Antique player pianos used an adaptation of the system of punched cards as sheet music on perforated paper rolls that in conjunction with a vacuum process was used to activate the piano’s keys.

One of the last important uses of punched cards was for election voting.
First introduced as a ballot format in the 1960s, punch cards grew to become the most widely used computer-based technology for tabulating election results. In the contested U.S. Presidential Election of 2000, it was estimated that 1/3 of the polling places in the U.S. still used this punched card format. Afterwards, punched cards were abandoned for optically scanned ballots.

Jacquard would have presumably known the magnitude of his punched card automation of the draw loom, however he could not have foreseen the enormous impact to modern civilization.

The Jacquard loom with its punched-paper cards and card-reader system has a pivotal place in history by successfully automating a labor-intensive and time-consuming process, promoting the mass-production of patterned textiles, and became the precursor for the modern computing age.
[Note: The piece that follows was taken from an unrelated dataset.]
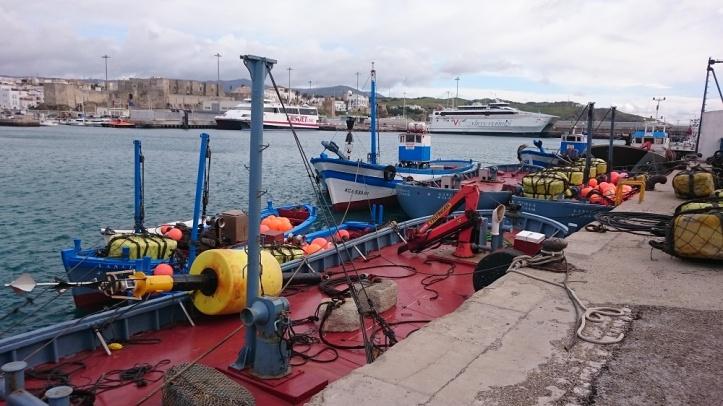 Los barcos de Almadraba en el Puerto de Tarifa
The card reader and punched cards are still in limited use today on some looms in China and Japan that produce brocades and obis for traditional dress and in some looms in India to produce saris.

How does this matter to sewing enthusiasts? The next time you have the delightful opportunity to sew with jacquard fabrics, try to envision what it may have been like some 200 years ago as the massive wooden draw looms worked harried young apprentices laboring under the watchful eye of the master weaver and smile knowingly at your computerized sewing machine!

Sew happy, sew inspired.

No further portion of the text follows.